Stimulation cérébrale : une lueur d’espoir pour réduire la consommation de cannabis, notamment chez les patients atteints de sclérose en plaques
New York, États-unis – une nouvelle étude menée par la NYU Grossman School of Medicine révèle que la stimulation transcrânienne à courant continu (tDCS), administrée à distance via la télésanté, pourrait aider les individus à réduire leur consommation excessive de cannabis.les résultats, particulièrement encourageants pour les personnes atteintes de sclérose en plaques (SP), ont été publiés récemment et ouvrent la voie à de nouvelles approches thérapeutiques.
L’étude,financée par les National Institutes of Health,a comparé les effets d’une stimulation active à ceux d’un placebo sur un groupe de participants. Tous bénéficiaient également de séances de méditation guidée de pleine conscience en ligne,facilitant l’interaction en temps réel avec les chercheurs. Les résultats démontrent une réduction significative des symptômes de sevrage liés à la consommation de cannabis, tels que l’anxiété, les troubles du sommeil, la perte d’appétit et l’irritabilité.
“Les troubles liés à la consommation de cannabis sont souvent négligés et sous-traités”, souligne la Dre Leigh E. Charvet, professeure au département de neurologie de la NYU Grossman School of Medicine et auteure principale de l’étude. “Cette recherche suggère que la tDCS pourrait offrir une intervention accessible et innovante pour répondre à un besoin crucial en matière de soins.”
La tDCS, une technique non invasive de stimulation cérébrale, utilise de faibles courants électriques pour moduler l’activité neuronale.

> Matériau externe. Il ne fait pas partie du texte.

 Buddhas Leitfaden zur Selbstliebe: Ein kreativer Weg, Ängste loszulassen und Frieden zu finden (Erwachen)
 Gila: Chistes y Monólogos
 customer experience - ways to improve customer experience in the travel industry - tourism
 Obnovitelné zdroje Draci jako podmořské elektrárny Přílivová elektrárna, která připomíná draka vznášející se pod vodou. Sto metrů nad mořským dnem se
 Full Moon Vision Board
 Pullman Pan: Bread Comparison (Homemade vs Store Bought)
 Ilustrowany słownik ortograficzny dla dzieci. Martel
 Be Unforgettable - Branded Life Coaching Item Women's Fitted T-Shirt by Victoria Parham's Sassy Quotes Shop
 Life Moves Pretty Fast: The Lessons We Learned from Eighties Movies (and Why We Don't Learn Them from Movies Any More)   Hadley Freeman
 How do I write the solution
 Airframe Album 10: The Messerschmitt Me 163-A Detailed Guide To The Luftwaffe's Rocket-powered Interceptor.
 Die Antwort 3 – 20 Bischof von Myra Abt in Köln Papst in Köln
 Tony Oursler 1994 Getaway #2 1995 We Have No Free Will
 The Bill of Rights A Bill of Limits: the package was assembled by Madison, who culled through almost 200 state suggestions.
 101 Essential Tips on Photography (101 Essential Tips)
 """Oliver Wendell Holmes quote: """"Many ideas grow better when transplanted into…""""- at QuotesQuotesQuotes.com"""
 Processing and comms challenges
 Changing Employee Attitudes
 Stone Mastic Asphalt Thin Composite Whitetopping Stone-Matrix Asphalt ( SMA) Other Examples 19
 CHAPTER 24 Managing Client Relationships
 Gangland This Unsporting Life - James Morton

Bien que les mécanismes précis ne soient pas entièrement élucidés, on pense qu’elle agit en renforçant ou en inhibant l’activité de certaines zones du cerveau impliquées dans la prise de décision, le contrôle des impulsions et la régulation émotionnelle.
forts de ces résultats prometteurs, les chercheurs ont lancé une étude pilote à l’échelle nationale pour évaluer l’efficacité de la tDCS chez les personnes sans SP. Ils prévoient également d’élargir l’étude initiale à un groupe plus vaste de patients atteints de sclérose en plaques, afin d’explorer l’impact potentiel de la réduction de la consommation de cannabis sur l’amélioration de leur qualité de vie et la diminution des symptômes neurologiques de la maladie.
Comprendre la consommation de cannabis et la sclérose en plaques : un lien complexe
La consommation de cannabis est fréquente chez les personnes atteintes de sclérose en plaques, souvent utilisée pour soulager des symptômes tels que la spasticité, la douleur et les troubles du sommeil. Cependant,une consommation excessive peut entraîner une dépendance,des effets secondaires indésirables et potentiellement interagir avec les traitements médicaux conventionnels.
La recherche sur l’impact du cannabis sur la SP est en constante évolution. Si certains composés du cannabis, comme le cannabidiol (CBD), montrent un potentiel thérapeutique, il est crucial de comprendre les risques et les bénéfices potentiels, et de consulter un professionnel de la santé pour une prise en charge personnalisée.
Conflits d’intérêts : Les Drs Pilloni et Charvet ont reçu des honoraires de conférences de Soterix medical, conformément aux politiques de NYU Langone health.
Équipe de recherche : Shayna Pehel, Timothy Ko, Carrie L.Sammarco et Robert W. Charlson ont également participé à cette étude.